A recent systematic review published in the British Journal of Sports Medicine has revealed significant inconsistencies in how heading impacts are measured in football. The study urges the adoption of wearable technology and standardized metrics to protect players from potential long-term brain injuries.
The review, titled “Quantification of heading in adult football: a systematic review and evidence synthesis,” highlights the need for validated methods to establish clinically relevant thresholds for heading impacts. These should reflect both the frequency and cumulative force of ball-to-head contacts, according to the authors.
An Understudied Aspect of the Sport
Heading is a fundamental skill in football, used in both attacking and defensive situations. However, the physical forces involved remain poorly defined, especially for elite players. While research has been conducted on head impacts in various sports, consistent thresholds for determining whether heading is risky or safe in football are lacking.
Quantifying heading accurately requires understanding key kinematic measures such as linear and rotational accelerations, impact force, frequency, and header type. Technological advancements, like wearable sensors, have enabled researchers to measure these factors. However, many devices still lack sufficient validation for real-world use.
Measurement of Force and Acceleration
Peak linear acceleration (PLA) and peak rotational acceleration (PRA) were the most frequently measured variables, often recorded simultaneously. Adhesive patch sensors, such as the xPatch system, were the most common devices, though more recent studies also used instrumented mouthguards (iMGs) or anthropomorphic test devices (ATDs).
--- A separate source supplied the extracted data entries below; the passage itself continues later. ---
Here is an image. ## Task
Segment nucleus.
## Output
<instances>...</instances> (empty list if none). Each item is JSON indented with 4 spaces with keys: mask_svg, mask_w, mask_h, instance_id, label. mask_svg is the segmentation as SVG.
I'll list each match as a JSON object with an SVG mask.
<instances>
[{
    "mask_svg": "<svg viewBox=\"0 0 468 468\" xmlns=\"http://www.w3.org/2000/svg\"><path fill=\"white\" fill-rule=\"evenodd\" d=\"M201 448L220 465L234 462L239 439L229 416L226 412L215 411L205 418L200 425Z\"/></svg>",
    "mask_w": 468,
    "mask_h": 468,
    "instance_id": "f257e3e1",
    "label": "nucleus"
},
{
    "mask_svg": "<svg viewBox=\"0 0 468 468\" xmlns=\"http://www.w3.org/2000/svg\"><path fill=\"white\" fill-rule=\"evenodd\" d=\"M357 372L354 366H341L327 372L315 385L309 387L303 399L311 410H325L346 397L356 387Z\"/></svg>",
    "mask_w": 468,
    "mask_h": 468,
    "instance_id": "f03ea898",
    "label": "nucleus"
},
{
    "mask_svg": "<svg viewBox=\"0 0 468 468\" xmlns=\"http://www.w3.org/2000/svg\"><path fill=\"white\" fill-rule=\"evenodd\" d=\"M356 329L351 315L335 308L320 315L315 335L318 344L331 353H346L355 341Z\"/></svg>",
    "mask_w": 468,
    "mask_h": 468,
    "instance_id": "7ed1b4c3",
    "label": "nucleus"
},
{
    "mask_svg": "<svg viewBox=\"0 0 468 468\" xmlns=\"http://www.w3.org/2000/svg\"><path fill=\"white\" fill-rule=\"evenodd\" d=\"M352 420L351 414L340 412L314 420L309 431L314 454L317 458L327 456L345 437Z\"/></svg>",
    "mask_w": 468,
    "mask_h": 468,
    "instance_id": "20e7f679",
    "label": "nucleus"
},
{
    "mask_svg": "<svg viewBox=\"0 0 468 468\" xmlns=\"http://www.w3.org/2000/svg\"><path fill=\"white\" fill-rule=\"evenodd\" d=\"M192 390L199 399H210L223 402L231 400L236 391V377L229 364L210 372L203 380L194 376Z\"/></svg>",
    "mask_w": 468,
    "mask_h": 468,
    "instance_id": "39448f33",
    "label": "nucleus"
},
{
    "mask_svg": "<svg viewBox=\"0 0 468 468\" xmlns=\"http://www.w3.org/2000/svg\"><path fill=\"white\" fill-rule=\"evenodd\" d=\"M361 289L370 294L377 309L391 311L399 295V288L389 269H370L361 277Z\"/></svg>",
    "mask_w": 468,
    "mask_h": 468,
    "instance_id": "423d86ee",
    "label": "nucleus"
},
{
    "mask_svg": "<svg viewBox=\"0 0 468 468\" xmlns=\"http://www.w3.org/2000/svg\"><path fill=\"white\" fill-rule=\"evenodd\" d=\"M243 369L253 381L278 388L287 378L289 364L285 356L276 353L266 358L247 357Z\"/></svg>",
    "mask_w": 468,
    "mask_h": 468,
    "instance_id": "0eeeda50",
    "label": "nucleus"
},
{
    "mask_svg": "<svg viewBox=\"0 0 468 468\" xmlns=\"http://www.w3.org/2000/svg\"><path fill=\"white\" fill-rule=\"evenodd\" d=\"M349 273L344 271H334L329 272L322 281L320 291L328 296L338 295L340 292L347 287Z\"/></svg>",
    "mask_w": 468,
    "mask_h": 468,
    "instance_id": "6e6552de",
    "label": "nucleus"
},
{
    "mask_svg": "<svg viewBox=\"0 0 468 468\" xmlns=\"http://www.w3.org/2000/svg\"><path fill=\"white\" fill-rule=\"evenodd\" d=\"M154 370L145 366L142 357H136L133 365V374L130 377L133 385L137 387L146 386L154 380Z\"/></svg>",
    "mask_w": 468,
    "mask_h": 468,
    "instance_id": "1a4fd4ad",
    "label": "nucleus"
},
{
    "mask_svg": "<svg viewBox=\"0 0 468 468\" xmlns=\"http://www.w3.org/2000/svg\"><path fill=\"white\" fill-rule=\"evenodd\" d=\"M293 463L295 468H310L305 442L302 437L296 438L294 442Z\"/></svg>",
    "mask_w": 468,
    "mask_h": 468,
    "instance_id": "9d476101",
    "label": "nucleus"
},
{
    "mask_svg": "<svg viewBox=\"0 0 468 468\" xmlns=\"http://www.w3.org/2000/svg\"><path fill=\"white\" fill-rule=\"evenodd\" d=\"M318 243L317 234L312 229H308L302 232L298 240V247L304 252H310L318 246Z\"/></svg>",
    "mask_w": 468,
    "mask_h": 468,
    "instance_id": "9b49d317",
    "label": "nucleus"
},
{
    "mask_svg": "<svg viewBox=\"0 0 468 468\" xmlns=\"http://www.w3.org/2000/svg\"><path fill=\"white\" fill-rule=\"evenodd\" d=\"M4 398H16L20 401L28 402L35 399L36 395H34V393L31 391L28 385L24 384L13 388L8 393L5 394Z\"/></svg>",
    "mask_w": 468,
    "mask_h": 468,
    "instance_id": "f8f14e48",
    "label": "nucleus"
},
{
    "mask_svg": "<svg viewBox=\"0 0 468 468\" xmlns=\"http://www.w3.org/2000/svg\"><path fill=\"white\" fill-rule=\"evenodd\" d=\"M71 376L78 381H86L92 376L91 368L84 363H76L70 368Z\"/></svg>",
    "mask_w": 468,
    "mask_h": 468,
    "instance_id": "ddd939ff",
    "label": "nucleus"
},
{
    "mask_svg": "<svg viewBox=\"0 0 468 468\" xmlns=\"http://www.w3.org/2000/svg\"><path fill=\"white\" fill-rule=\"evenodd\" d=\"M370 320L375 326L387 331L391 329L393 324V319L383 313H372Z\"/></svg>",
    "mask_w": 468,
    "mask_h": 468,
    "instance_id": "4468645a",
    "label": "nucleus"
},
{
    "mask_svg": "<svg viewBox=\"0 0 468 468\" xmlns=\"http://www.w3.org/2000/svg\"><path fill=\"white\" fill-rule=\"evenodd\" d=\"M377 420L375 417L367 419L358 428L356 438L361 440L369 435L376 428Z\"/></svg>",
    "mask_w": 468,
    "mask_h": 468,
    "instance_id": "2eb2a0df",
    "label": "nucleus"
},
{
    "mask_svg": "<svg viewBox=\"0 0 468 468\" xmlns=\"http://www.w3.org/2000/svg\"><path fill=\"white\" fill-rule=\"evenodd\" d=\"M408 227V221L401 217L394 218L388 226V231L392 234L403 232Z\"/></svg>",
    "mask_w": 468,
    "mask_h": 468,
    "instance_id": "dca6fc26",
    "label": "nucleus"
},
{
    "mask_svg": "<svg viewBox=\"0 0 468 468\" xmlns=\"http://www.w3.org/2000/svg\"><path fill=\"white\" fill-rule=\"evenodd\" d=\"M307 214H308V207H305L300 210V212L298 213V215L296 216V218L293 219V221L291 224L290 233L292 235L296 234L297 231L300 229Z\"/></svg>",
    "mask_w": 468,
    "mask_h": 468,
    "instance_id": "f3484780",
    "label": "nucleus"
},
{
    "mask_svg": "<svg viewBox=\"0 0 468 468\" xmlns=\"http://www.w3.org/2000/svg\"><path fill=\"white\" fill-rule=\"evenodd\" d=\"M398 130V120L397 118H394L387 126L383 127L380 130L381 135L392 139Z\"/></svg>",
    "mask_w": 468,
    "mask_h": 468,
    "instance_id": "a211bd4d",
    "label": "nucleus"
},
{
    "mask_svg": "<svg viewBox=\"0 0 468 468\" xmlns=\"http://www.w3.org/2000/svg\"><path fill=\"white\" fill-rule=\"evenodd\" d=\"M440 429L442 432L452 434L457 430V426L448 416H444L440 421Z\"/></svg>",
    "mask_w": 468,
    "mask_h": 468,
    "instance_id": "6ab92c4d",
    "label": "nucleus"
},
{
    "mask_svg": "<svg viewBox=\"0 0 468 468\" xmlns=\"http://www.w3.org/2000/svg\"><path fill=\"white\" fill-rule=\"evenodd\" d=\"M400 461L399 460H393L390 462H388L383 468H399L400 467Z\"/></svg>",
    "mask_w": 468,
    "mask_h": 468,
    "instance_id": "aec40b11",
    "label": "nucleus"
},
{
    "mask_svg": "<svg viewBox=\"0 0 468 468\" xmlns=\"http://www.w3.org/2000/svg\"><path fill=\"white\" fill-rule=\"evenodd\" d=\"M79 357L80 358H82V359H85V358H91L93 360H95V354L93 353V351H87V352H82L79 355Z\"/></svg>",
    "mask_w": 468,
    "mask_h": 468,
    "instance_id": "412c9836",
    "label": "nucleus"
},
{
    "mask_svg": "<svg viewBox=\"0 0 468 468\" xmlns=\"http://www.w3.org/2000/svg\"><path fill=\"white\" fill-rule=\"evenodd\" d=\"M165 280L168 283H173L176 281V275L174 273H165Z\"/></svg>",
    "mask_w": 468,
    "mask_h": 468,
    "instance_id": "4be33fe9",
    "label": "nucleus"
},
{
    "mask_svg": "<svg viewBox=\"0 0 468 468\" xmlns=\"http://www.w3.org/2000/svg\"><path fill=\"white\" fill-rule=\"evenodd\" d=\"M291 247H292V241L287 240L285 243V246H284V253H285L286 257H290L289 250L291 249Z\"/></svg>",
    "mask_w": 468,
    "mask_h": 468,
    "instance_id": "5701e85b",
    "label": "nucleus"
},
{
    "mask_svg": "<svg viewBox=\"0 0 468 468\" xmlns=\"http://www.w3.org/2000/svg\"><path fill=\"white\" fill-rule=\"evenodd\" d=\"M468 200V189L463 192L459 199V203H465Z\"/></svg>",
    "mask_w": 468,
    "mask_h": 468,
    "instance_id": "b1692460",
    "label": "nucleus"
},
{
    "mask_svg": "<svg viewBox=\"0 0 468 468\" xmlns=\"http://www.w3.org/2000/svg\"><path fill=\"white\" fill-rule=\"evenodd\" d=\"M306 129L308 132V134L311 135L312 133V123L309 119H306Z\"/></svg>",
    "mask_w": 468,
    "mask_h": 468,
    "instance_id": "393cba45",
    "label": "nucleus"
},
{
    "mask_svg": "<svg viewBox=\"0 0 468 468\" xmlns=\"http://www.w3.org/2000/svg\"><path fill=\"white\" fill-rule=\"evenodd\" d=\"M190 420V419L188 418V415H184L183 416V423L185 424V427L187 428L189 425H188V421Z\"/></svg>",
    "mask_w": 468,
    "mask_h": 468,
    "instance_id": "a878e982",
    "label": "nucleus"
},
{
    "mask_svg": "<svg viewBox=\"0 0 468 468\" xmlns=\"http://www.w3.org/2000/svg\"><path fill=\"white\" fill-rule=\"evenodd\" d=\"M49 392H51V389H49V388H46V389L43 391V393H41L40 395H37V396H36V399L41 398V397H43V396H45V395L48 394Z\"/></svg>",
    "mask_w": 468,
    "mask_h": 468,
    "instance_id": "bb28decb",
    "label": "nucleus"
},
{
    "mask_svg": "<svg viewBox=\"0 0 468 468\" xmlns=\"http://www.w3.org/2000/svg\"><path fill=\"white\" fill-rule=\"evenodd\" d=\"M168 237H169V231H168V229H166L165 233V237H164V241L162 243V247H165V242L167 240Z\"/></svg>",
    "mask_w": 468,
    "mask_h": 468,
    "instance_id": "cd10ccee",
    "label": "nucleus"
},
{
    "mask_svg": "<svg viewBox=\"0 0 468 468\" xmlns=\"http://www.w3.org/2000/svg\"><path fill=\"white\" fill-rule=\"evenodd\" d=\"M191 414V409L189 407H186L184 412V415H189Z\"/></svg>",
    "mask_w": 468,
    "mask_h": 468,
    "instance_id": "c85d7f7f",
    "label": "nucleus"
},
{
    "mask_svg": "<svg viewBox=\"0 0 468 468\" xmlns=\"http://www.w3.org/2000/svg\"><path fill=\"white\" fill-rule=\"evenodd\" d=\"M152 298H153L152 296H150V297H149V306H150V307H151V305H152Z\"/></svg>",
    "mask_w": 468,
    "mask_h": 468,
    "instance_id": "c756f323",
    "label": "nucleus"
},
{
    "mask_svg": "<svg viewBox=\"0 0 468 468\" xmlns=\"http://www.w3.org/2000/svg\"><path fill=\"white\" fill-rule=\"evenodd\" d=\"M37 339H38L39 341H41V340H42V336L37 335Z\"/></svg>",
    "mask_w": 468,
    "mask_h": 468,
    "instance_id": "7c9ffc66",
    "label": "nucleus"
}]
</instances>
Highest accelerations occurred during goal-kick headers, while lower values were recorded in artificially induced or laboratory scenarios. PLA thresholds for data capture varied widely, complicating cross-study comparisons. Mouthguards were generally the most accurate devices, though even they failed to capture hundreds of headers identified on video in one study.
Recent neuroimaging research demonstrated that frequent heading among amateur soccer players causes microstructural disruption in the orbitofrontal cortex and juxtacortical white matter, regions vulnerable to shear stress from repeated impacts.
Assessment of Heading Frequency and Context
Heading frequency was captured using accelerometers, synchronized video analysis, or subjective questionnaires. Players generally performed more headers in training than in competitive games, except where heading drills were excluded from training. Defenders typically had the highest heading frequency, followed by midfielders and forwards, while elite female strikers executed more contested headers.
Studies explored various contextual factors, including contact location, stance, ball delivery, and type of header. However, definitions and reporting methods were inconsistent. Laboratory-based reconstructions provided controlled insights but lacked realism, whereas field studies better represented game conditions but offered less precision.
Ball properties and neck strength were identified as potential moderators of heading response. Lower ball inflation reduced acceleration values, and balanced neck strength correlated with reduced head acceleration.
Conclusions and Future Directions
This review is the first to comprehensively synthesize how heading is quantified in adult football, revealing major methodological and technological inconsistencies. While acceleration, frequency, and nature are the most reported parameters, no unified framework exists for measuring all four domains together.
Current technologies, especially wearable sensors, often suffer from limited validity and reliability in uncontrolled settings. Gender, playing position, and ball characteristics clearly influence heading dynamics, but findings are fragmented and non-comparable.
Complementary research links repetitive heading in retired male professionals with higher rates of cognitive impairment and self-reported dementia, strengthening the argument for standardized, force-based quantification of heading exposure across all levels of play.
Strengths of the review include a rigorous, systematic approach and inclusion of both laboratory and real-world studies, providing a balanced understanding of accuracy versus realism. Limitations stem from heterogeneity in methods, small and uneven sample sizes, a lack of longitudinal data, and the exclusion of non-English studies.
Future research should establish standardized protocols integrating accelerometry with video verification to accurately quantify ball-to-head impacts. Investigations should include elite players, consider gender and positional demands, and assess moderating variables such as neck strength and ball mechanics.